#### [Task objective]
Write out the whole listing again, exactly.

#### [Entries shown]

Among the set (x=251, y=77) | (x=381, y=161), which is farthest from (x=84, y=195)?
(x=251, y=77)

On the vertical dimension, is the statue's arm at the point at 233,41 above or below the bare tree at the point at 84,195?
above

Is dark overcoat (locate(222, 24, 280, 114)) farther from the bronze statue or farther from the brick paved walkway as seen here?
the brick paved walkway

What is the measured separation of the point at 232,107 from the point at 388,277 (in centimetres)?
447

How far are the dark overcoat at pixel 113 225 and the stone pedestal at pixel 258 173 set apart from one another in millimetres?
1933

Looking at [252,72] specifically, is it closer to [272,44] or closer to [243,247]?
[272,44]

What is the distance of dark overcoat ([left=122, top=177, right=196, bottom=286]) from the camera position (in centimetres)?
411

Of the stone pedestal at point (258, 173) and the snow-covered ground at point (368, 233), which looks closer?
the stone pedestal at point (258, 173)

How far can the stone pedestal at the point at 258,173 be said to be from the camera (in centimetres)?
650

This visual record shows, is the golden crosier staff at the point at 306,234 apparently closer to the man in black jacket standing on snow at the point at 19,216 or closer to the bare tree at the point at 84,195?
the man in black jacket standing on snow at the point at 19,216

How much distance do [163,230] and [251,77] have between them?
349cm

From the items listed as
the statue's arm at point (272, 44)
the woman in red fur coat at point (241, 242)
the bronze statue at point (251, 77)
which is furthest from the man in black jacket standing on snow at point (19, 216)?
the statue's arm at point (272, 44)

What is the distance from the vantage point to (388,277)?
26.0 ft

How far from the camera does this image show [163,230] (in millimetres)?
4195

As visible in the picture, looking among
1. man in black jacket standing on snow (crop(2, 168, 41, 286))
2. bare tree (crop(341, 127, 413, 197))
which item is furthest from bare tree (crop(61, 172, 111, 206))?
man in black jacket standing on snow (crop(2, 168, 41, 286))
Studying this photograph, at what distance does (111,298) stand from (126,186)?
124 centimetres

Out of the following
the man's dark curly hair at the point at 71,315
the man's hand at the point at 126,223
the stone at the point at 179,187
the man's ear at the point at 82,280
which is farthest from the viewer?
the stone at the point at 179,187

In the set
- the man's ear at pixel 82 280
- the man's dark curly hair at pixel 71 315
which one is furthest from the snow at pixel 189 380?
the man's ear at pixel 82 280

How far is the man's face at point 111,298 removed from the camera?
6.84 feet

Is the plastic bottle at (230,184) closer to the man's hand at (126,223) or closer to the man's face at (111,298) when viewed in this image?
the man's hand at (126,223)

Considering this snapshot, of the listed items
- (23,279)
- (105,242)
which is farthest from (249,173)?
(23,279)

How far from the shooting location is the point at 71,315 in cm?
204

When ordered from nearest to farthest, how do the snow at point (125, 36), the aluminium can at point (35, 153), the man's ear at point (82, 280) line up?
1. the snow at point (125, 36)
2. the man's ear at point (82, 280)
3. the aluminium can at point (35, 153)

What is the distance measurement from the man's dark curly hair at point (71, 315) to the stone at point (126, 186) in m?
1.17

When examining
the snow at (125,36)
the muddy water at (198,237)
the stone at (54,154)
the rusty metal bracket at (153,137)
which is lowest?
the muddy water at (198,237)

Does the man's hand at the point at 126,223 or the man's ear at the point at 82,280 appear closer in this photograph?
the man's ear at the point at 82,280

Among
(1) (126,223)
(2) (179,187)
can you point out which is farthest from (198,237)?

#### [Expected output]
Among the set (x=251, y=77) | (x=381, y=161), which is farthest from (x=84, y=195)?
(x=251, y=77)

On the vertical dimension, is the statue's arm at the point at 233,41 above or below the bare tree at the point at 84,195?
above

Is dark overcoat (locate(222, 24, 280, 114)) farther from the bronze statue or farther from the brick paved walkway as seen here?
the brick paved walkway

What is the measured separation of the point at 232,107 from the point at 388,277 (in centimetres)?
447

How far are the dark overcoat at pixel 113 225 and the stone pedestal at pixel 258 173 set apart from one another in millimetres?
1933

Looking at [252,72] specifically, is it closer to [272,44] or closer to [243,247]?
[272,44]

What is the distance of dark overcoat ([left=122, top=177, right=196, bottom=286]) from the camera position (in centimetres)?
411

Of the stone pedestal at point (258, 173) and the snow-covered ground at point (368, 233), which looks closer?
the stone pedestal at point (258, 173)

How far can the stone pedestal at the point at 258,173 be said to be from the camera (in centimetres)?
650

This visual record shows, is the golden crosier staff at the point at 306,234 apparently closer to the man in black jacket standing on snow at the point at 19,216 or closer to the bare tree at the point at 84,195?
the man in black jacket standing on snow at the point at 19,216

How much distance do [163,230] and [251,77] have between them?
349cm

From the items listed as
the statue's arm at point (272, 44)
the woman in red fur coat at point (241, 242)
the bronze statue at point (251, 77)
which is furthest from the man in black jacket standing on snow at point (19, 216)?
the statue's arm at point (272, 44)

What is the distance from the vantage point to (388,277)?
26.0 ft

How far from the camera does this image show [163,230] (in millimetres)?
4195

As visible in the picture, looking among
1. man in black jacket standing on snow (crop(2, 168, 41, 286))
2. bare tree (crop(341, 127, 413, 197))
which item is furthest from bare tree (crop(61, 172, 111, 206))?
man in black jacket standing on snow (crop(2, 168, 41, 286))
Studying this photograph, at what distance does (111,298) stand from (126,186)?
124 centimetres

Out of the following
the man's dark curly hair at the point at 71,315
the man's hand at the point at 126,223
the stone at the point at 179,187
the man's ear at the point at 82,280
which is farthest from the viewer?
the stone at the point at 179,187

In the set
- the man's ear at pixel 82 280
- the man's dark curly hair at pixel 71 315
which one is furthest from the snow at pixel 189 380?
the man's ear at pixel 82 280

How far is the man's face at point 111,298 removed from the camera?
6.84 feet

Is the plastic bottle at (230,184) closer to the man's hand at (126,223) or closer to the man's face at (111,298) when viewed in this image?
the man's hand at (126,223)

Considering this snapshot, of the listed items
- (23,279)
- (105,242)
which is farthest from (249,173)?
(23,279)

How far from the shooting location is the point at 71,315 in cm?
204

When ordered from nearest to farthest, how do the snow at point (125, 36), the aluminium can at point (35, 153), the man's ear at point (82, 280) line up?
1. the snow at point (125, 36)
2. the man's ear at point (82, 280)
3. the aluminium can at point (35, 153)

What is the distance measurement from the man's dark curly hair at point (71, 315) to the stone at point (126, 186) in m?
1.17

When examining
the snow at (125,36)
the muddy water at (198,237)
the stone at (54,154)
the rusty metal bracket at (153,137)
which is lowest?
the muddy water at (198,237)

Does the man's hand at the point at 126,223 or the man's ear at the point at 82,280 appear closer in this photograph?
the man's ear at the point at 82,280

Among
(1) (126,223)
(2) (179,187)
can you point out which is farthest from (198,237)?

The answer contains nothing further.